> _Given instruction_
Give the stretch of the listing from the line containing "What is the right order for" through the end of the listing as a Markdown table with the columns Row and Listing line, leaving out blank lines.

> _Exercise data_

______________________________

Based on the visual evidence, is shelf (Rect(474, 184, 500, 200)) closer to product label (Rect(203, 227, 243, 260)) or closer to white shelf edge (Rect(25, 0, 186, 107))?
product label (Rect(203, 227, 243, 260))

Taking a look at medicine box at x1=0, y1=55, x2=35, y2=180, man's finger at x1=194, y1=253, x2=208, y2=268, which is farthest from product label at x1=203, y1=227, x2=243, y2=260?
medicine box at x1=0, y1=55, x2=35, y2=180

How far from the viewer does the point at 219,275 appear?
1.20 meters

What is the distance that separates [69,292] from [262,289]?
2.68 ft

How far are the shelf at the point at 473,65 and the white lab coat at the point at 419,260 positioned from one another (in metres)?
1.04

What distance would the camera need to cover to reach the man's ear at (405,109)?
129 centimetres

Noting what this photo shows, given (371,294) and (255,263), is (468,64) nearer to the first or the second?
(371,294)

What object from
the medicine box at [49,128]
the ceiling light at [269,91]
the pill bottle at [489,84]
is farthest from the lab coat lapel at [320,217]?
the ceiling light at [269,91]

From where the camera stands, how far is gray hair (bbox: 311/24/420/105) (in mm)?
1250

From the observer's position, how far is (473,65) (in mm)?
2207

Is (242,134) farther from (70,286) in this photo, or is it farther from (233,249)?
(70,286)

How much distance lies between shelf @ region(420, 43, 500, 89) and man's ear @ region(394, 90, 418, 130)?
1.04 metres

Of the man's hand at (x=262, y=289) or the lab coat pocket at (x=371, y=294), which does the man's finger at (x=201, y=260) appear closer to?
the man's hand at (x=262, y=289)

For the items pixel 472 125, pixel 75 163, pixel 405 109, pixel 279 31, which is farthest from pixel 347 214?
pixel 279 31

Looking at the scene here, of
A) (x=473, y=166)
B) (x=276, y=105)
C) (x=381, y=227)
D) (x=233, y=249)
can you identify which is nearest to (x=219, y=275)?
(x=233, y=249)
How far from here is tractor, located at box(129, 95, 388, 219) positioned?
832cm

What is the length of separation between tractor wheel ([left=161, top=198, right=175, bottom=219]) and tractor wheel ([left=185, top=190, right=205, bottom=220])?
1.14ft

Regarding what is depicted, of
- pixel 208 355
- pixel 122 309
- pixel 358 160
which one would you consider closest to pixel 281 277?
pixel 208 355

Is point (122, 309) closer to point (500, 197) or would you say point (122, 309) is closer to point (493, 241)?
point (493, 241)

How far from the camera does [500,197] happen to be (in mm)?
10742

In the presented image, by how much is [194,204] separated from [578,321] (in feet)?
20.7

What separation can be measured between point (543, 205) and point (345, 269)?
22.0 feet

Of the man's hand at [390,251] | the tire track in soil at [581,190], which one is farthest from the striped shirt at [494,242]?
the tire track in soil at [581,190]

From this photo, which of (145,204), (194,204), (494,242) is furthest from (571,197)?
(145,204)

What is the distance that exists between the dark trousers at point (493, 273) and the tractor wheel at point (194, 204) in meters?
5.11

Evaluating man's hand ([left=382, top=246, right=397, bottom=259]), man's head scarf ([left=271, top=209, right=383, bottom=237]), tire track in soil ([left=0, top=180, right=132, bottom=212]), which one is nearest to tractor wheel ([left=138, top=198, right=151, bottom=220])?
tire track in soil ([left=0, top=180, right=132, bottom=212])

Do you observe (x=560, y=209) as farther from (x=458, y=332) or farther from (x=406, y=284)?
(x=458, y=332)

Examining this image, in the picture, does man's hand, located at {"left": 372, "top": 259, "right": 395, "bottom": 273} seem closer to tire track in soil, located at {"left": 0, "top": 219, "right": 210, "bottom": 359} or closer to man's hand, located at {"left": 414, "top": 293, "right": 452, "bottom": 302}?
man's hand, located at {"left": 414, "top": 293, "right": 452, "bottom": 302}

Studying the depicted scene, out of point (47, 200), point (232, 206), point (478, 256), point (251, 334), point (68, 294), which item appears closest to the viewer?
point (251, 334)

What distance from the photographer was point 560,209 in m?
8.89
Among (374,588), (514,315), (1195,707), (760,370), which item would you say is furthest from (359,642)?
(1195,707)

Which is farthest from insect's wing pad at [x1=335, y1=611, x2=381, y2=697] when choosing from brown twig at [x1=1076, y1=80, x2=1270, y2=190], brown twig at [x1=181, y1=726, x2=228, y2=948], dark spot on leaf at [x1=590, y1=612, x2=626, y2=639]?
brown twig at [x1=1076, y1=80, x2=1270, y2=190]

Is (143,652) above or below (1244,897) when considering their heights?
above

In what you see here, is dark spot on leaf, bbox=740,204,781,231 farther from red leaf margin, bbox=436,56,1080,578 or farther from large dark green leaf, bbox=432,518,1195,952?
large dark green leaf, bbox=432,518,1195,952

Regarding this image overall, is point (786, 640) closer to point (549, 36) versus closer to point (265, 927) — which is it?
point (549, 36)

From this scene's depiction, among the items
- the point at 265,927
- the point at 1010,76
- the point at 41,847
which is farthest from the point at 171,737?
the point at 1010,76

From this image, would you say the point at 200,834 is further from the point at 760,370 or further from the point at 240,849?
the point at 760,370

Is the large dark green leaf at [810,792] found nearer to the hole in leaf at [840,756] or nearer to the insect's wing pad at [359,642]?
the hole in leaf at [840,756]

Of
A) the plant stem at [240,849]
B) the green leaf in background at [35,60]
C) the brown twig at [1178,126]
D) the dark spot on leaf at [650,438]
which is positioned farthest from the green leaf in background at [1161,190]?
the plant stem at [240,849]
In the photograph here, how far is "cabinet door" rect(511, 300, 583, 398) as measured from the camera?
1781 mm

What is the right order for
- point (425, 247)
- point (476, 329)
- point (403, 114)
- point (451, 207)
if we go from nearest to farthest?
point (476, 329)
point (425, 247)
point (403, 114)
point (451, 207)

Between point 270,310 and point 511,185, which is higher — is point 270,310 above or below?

______________________________

> _Output for this exercise_
| Row | Listing line |
|---|---|
| 1 | What is the right order for |
| 2 | - point (425, 247) |
| 3 | - point (476, 329) |
| 4 | - point (403, 114) |
| 5 | - point (451, 207) |
| 6 | if we go from nearest to farthest? |
| 7 | point (476, 329) |
| 8 | point (425, 247) |
| 9 | point (403, 114) |
| 10 | point (451, 207) |
| 11 | Between point 270,310 and point 511,185, which is higher — is point 270,310 above or below? |